Cloud Server Logging Strategies
Applications need to be monitored to identify issues and perform security auditing.
In the early days of your application, this often performed manually or with some simple tools that check the log files on a small number of servers. As your architecture grows and more servers are required, this becomes more difficult.
Cloud native architectures create, use, and destroy servers routinely, making this practice of logging into a server and reading logs very difficult. A different approach to server logging is necessary as you move toward a Realscale, cloud native architecture. This article looks at the types of server logs you need to monitor and some techniques for managing logging at scale.
Types of Server Logs
While application developers may only check one or two log files, there are a wide variety of logging solutions that scatter various files across a server. Miss one and you’ll lose important insight into your application and server health. Below is a list of each type of log file and their purpose:
Operating systems product a system log file that tracks log entries across a variety of devices, services, and operating system modules. They are often used to monitor the health of an individual server’s operations, as well as security auditing. The syslog protocol is most common for Unix-based operating systems, while the Windows Event Log is used for Microsoft operating systems.

* **Instructions**:
a) Write out part of the server logging article word for word, beginning at "In the early" and stopping after "becomes more difficult.".
b) Extend the server logging article, picking up right after its final sentence.
The listing after the server logging article isn't needed.

* **Entries shown**:
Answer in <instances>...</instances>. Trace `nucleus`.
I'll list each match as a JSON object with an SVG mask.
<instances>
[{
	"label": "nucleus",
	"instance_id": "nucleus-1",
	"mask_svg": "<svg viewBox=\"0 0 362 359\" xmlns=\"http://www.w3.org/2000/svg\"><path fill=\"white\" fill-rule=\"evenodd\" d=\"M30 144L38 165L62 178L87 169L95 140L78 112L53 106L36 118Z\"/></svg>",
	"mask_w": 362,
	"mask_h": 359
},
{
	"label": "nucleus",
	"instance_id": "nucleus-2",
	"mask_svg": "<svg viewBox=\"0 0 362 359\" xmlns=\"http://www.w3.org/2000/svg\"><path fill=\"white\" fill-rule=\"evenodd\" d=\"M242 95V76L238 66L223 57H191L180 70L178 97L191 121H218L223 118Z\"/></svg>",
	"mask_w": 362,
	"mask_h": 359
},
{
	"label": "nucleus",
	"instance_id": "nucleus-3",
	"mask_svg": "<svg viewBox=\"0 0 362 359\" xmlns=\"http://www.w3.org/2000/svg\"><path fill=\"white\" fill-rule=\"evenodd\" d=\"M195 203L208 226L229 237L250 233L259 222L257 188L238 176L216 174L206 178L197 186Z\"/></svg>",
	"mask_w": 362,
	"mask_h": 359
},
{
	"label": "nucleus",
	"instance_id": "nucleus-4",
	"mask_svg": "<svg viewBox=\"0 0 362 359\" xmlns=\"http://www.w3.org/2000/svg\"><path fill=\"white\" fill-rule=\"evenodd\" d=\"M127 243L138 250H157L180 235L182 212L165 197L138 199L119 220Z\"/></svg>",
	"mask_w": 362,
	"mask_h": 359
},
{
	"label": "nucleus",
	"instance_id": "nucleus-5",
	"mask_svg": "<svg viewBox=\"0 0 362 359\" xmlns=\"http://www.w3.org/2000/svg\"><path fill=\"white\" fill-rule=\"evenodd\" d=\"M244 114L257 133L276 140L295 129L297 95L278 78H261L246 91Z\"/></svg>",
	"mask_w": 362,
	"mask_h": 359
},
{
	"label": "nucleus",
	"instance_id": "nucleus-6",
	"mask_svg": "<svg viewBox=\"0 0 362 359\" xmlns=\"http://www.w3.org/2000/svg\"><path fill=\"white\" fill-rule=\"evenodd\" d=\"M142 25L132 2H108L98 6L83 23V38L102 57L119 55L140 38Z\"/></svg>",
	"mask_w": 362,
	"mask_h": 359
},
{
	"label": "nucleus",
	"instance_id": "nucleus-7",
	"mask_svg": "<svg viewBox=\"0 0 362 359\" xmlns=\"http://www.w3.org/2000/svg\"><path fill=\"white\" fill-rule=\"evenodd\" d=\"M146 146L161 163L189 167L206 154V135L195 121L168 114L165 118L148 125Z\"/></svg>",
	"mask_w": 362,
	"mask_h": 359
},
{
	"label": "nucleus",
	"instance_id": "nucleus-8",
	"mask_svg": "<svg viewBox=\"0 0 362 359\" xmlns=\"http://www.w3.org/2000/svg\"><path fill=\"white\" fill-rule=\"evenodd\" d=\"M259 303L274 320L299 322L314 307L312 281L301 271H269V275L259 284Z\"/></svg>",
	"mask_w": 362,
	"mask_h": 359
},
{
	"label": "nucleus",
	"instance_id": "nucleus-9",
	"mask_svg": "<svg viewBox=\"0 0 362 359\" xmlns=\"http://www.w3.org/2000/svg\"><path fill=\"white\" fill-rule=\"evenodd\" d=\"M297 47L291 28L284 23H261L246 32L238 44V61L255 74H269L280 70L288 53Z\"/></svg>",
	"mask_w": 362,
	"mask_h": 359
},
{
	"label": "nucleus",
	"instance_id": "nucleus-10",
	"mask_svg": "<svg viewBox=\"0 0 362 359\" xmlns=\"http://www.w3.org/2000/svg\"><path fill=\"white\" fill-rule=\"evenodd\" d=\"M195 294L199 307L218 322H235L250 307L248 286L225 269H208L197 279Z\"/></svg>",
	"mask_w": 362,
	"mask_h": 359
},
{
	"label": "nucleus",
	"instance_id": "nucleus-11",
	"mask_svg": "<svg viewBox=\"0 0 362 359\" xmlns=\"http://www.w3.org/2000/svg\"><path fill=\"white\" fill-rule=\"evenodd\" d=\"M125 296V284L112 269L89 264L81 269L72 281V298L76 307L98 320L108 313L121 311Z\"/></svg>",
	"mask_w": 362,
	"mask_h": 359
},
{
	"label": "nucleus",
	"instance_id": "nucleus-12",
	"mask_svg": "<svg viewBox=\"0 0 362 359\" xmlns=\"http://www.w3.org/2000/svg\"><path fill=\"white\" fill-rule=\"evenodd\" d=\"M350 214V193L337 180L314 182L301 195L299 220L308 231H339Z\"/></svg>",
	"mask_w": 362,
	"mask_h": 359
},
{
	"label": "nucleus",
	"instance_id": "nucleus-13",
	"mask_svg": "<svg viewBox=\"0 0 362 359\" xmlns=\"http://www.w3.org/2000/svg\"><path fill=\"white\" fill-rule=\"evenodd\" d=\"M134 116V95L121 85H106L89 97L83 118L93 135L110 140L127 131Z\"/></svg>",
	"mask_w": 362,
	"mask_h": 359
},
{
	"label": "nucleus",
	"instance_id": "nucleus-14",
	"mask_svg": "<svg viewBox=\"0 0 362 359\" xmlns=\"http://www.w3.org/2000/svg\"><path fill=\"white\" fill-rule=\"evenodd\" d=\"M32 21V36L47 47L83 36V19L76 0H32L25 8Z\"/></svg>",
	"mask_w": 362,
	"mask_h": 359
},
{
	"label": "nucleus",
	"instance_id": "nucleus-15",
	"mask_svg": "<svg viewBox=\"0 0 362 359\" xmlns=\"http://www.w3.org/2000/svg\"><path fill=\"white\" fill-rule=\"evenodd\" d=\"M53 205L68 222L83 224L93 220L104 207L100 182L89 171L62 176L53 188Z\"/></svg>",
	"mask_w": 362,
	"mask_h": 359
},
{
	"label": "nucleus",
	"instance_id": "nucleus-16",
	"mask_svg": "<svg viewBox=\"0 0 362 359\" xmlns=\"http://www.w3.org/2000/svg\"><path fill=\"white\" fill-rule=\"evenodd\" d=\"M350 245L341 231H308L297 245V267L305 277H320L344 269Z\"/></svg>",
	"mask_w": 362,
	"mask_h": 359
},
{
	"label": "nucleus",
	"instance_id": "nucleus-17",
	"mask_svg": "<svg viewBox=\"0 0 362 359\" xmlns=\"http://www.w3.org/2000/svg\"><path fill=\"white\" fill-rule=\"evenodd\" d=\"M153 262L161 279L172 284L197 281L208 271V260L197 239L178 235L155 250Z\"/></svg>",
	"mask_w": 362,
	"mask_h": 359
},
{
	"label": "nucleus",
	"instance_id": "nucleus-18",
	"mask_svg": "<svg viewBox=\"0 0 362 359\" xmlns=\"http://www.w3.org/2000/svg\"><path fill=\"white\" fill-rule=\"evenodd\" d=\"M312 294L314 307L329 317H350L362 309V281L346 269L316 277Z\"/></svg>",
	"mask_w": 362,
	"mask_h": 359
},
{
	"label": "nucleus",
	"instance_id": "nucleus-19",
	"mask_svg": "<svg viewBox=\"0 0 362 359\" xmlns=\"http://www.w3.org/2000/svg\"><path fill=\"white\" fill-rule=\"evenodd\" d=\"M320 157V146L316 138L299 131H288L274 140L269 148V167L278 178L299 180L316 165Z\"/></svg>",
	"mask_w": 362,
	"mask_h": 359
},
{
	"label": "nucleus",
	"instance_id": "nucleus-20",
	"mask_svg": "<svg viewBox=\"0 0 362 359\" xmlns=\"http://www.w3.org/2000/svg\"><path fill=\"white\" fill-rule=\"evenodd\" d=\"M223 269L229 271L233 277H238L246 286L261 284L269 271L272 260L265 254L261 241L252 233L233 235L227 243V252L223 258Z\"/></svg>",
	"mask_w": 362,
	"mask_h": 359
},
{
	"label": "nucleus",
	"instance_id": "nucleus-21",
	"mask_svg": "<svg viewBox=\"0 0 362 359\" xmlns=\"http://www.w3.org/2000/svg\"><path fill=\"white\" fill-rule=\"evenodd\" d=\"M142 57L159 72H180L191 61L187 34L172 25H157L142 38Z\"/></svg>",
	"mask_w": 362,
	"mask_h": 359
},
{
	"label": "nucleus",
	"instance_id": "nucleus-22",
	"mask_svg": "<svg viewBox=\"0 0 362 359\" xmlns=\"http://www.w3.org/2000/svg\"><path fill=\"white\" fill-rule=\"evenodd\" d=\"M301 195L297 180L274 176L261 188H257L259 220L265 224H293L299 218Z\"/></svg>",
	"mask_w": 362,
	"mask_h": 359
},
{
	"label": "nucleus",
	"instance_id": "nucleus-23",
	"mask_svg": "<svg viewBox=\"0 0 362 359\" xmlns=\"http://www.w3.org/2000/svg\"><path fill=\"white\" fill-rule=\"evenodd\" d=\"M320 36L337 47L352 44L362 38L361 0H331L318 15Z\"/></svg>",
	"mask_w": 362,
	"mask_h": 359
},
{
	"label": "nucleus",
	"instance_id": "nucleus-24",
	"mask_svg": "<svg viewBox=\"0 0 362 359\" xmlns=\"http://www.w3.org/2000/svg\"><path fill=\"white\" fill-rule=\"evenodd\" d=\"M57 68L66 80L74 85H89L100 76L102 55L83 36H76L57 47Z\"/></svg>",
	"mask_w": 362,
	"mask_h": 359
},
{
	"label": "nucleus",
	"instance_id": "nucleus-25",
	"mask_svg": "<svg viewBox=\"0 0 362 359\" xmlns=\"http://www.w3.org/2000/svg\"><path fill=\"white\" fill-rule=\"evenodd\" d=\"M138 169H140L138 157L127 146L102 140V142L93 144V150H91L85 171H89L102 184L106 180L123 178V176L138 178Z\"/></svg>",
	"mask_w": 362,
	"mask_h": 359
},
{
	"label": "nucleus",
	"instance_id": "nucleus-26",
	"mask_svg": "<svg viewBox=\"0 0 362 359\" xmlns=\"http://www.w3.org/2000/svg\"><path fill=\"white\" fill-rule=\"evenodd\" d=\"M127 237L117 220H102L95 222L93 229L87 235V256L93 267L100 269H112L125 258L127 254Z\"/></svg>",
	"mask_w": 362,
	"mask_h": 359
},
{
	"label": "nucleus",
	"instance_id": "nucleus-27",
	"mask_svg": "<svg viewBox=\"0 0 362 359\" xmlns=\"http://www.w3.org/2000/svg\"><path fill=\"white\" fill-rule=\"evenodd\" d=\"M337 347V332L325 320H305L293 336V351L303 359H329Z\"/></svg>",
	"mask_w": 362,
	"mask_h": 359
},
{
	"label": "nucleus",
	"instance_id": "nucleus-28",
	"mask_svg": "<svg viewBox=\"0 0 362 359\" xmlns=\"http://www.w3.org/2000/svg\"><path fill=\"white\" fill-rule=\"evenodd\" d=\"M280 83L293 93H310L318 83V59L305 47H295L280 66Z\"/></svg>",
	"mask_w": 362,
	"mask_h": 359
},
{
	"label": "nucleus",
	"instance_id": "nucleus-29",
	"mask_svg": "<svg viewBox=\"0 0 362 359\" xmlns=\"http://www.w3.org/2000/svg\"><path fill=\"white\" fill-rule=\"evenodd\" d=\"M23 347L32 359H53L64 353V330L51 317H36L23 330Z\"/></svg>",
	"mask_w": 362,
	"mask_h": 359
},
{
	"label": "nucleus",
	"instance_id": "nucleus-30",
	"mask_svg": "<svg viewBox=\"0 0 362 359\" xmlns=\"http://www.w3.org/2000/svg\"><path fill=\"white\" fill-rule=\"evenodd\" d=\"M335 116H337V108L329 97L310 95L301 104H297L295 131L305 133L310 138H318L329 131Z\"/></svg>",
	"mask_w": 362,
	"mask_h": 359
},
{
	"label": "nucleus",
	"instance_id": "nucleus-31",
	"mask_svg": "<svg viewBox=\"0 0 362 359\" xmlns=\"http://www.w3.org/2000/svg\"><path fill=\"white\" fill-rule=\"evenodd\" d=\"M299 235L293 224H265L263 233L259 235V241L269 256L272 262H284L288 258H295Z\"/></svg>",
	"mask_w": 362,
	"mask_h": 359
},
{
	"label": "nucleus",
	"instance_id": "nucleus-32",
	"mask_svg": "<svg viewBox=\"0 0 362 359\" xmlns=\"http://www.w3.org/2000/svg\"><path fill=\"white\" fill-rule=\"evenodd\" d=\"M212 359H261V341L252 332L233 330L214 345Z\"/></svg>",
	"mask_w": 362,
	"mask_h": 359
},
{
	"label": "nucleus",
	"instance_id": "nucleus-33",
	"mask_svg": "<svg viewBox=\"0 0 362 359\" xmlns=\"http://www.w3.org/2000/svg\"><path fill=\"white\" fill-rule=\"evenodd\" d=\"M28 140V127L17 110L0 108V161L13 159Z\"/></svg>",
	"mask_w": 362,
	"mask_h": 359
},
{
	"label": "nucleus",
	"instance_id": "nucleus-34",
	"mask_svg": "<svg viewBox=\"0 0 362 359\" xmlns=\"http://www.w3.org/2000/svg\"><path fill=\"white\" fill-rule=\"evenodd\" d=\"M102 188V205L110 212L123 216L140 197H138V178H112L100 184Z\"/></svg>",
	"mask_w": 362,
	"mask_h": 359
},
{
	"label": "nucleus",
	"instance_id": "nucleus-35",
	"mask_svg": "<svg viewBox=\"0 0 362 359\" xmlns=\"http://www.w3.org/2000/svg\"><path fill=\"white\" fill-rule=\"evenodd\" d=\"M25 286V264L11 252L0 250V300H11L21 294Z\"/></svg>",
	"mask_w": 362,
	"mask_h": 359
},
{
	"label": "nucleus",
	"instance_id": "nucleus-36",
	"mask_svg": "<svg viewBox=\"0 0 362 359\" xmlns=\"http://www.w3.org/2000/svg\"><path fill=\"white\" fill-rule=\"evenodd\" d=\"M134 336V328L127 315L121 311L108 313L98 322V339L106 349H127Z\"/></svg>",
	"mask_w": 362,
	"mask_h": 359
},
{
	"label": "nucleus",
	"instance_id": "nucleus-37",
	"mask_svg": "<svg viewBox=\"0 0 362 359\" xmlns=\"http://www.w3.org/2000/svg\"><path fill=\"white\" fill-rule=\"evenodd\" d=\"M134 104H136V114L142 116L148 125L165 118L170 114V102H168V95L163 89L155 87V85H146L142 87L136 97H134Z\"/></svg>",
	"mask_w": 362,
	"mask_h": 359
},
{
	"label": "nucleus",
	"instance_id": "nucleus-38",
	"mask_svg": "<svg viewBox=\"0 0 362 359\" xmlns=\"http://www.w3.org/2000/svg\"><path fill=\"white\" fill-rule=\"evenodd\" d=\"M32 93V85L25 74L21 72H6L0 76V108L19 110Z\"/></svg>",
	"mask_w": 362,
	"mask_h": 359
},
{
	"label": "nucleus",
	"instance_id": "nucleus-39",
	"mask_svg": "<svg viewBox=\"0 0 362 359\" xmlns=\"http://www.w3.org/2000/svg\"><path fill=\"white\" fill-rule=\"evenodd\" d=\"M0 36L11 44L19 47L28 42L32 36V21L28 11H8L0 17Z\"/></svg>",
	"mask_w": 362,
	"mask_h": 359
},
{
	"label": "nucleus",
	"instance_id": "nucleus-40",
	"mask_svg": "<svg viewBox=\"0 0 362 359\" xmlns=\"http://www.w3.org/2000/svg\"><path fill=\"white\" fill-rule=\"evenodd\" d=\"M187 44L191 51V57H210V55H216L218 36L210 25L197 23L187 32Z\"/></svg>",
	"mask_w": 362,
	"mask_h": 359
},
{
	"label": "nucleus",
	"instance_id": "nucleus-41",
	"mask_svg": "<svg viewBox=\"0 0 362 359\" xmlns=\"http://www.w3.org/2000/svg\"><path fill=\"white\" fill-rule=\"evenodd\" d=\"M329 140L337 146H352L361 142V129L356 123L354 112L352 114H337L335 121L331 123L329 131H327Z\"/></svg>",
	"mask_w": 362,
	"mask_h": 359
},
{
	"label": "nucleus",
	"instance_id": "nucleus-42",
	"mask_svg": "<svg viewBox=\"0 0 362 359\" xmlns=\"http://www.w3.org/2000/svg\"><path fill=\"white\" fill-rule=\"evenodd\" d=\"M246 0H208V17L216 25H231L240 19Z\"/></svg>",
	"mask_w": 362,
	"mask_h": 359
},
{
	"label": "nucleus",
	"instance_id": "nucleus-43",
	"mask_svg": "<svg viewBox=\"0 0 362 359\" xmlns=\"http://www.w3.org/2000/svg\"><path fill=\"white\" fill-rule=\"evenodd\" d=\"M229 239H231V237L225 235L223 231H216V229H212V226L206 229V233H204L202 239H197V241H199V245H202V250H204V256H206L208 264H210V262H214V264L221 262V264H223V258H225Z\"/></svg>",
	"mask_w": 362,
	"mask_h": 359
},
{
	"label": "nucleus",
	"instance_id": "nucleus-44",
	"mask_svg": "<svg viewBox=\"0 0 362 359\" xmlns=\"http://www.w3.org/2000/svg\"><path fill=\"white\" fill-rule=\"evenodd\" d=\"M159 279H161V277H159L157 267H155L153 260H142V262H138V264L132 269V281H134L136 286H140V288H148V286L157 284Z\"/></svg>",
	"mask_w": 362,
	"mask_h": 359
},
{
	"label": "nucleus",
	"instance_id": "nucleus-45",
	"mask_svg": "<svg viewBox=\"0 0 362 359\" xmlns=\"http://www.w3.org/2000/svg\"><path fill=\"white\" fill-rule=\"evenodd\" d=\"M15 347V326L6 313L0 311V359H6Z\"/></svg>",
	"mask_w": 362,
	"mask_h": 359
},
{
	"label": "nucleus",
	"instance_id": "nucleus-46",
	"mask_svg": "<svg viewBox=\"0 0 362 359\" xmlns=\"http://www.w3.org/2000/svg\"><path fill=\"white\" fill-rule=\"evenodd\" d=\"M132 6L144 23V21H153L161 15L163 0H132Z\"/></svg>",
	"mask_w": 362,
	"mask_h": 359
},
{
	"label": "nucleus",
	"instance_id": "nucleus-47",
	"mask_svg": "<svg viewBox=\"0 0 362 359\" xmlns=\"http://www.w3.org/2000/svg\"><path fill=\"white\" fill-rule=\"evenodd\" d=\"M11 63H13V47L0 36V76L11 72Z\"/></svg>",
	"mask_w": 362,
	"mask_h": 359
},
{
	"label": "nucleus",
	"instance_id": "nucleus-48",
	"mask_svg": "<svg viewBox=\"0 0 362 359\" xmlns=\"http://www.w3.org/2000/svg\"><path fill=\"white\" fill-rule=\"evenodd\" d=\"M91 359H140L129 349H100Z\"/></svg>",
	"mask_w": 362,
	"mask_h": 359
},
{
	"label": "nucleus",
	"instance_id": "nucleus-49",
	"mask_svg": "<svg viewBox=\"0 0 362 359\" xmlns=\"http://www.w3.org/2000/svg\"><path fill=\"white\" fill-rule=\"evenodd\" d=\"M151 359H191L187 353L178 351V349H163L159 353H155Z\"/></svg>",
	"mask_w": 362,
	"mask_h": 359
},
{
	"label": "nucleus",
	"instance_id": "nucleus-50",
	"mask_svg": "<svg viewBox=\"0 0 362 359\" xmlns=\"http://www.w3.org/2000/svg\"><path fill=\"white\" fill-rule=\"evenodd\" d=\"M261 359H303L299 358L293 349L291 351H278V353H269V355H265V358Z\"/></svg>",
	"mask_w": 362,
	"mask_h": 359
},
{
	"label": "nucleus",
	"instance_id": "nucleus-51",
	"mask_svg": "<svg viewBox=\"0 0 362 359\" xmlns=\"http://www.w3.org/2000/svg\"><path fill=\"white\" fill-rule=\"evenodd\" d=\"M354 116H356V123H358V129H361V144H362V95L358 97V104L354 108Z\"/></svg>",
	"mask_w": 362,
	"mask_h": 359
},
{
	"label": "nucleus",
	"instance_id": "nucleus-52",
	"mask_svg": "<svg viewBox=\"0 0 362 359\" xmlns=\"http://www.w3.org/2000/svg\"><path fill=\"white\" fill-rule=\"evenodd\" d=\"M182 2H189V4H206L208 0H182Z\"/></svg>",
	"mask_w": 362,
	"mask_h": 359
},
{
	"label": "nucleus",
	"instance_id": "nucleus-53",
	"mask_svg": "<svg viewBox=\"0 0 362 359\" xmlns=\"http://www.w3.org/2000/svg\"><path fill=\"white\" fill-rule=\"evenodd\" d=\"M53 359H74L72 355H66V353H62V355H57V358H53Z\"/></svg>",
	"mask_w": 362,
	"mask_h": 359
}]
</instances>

* **Expected results**:
a)
In the early days of your application, this often performed manually or with some simple tools that check the log files on a small number of servers. As your architecture grows and more servers are required, this becomes more difficult.

b)
Web Access Logging
Every web request received by a web server will result in an access entry that includes the IP address of the client, agent software, URL requested, and resulting response code based on success or failure when processing the request. Access logs provide insight into every web request and are useful for reporting on website traffic.
Applications often log informational, warning, error, and critical log entries. Informational entries are often related to startup and shutdown, general execution requests and times, or configuration settings. Warning log entries may result from improper or missing configuration. Error entries are often a result of code or network failure to process an incoming request or unit of work. While errors indicate that something failed to complete, the application will continue to operate. Critical failures indicate that the application encountered an unrecoverable error and will shutdown or run in degraded mode. Application logs provide insight into the operational status of an application and are a primary indicator of server failures due to bugs, heavy server load, or missing network resources.
Databases often generate 3 log files that are important for monitoring: a general query log,slow query log, and error log. The general query log allows for monitoring and troubleshooting the queries issued and the overall query time. Slow query logs are the most useful as they allow for the logging of queries that exceed a specific threshold. Queries that exceed the threshold may indicate data structures that are no longer optimized due to the scale of data stored, lack of optimized data structures, or poor-performing SQL queries.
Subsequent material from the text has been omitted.